[start Extract to read]

Backing Down at the US Chess Championship

Fabiano Caruana

v Hikaru Nakamura

Before the tournament began one could look forward to this game having a great deal in determining the 2018 US Chess Champion. In reality, Nakamura became an also-ran, while all Chess fans are wondering why Caruana decided to play in the Championship, especially after playing, and winning, the Grenke Chess Classic almost immediately after winning the Candidates tournament when the only thing that matters is the coming battle for the World Human Chess Championship. If Fabiano does not best Magnus Carlsen the pundits will have a field day questioning whether Caruana burned himself out playing so much Chess before the title match.

U.S. Championship 2018 round 09

1. e4 e5 2. Nf3 Nc6 3. Bb5 Nf6 4. d3 Bc5 5. c3 O-O 6. O-O Re8 7. Nbd2 a6 8. Bxc6 dxc6 9. Nc4 Bd6 10. Bg5 b5 11. Ne3 Qe7 12. Nh4 Qe6 13. Nhf5 Bf8 14. f4 Nd7

15. Ng3? This is a terrible move! Caruana backs down, refraining from playing the expected 15 fxe5. In the language of the clanking digital monsters the limpid retreat by Fabi gives his opponent an advantage of about a quarter of a pawn. Taking the pawn would leave Fabi with an advantage of about half a pawn. If Caruana plays weak moves like this against the World Champion he will lose the match.

15…f6 16. f5 Qf7 17. Bh4 Bb7 18. Qe2 Rad8

19. Nh1 (This move reminded me of the same move played by Aron Nimzowitsch, first seen in the book Aron Nimzowitsch: A Reappraisal

by GM Raymond Keene,

the plagiarist. (http://www.chesshistory.com/winter/extra/copying.html) It is ironic that a man who resorted to stealing the work of others for his books could have produced one of the best Chess books ever written. There are better moves, all being with the king rook. Stockfish shows 19 Rfd1 best)

19…Nc5 20. Rfd1 Rd6 21. Nf2 Red8 22. Rd2 a5 23. g4 g5 24. Bg3 Ba6 25. Rad1 b4 26. c4 b3 27. a3 R6d7

28. Qe1? (Another weak, dilly-dally move from Caruana. 28 h4 is the best move, and one does not need a program to know this. Caruana’s limpid move hands the advantage to his opponent. According to digital speak, in lieu of being up by half a pawn, the move played puts Fabi DOWN by a quarter of a pawn.)

28…Nb7 29. Nh1 Nimzowitsch would be proud, but this is not one of his better choices. The Fish has 29 Kg2 or Qe2 as better. When in doubt, play Qe2!) 29…Nc5 30. Qe2 (Now this is the best move according to SF)

[end Extract to read]
[start Source data]

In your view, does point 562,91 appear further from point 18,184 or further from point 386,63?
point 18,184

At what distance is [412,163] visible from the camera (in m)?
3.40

[end Source data]

__What this exercise asks__:
1/ Please retype the part of the chess commentary that begins at the words "19…Nc5 20. Rfd1" and stops after "of a pawn.)".
2/ Decide whether each statement agrees with the chess commentary, answering yes or no and quoting the words that settle it: (a) The move 15. Ng3 is called a terrible move. (b) Stockfish shows 19 Rfd1 as the best move. (c) Finding 28 h4 as the best move requires a program.

__The responses__:
1/
19…Nc5 20. Rfd1 Rd6 21. Nf2 Red8 22. Rd2 a5 23. g4 g5 24. Bg3 Ba6 25. Rad1 b4 26. c4 b3 27. a3 R6d7

28. Qe1? (Another weak, dilly-dally move from Caruana. 28 h4 is the best move, and one does not need a program to know this. Caruana’s limpid move hands the advantage to his opponent. According to digital speak, in lieu of being up by half a pawn, the move played puts Fabi DOWN by a quarter of a pawn.)

2/
(a) Yes: "15. Ng3? This is a terrible move!"
(b) Yes: "Stockfish shows 19 Rfd1 best"
(c) No: "28 h4 is the best move, and one does not need a program to know this."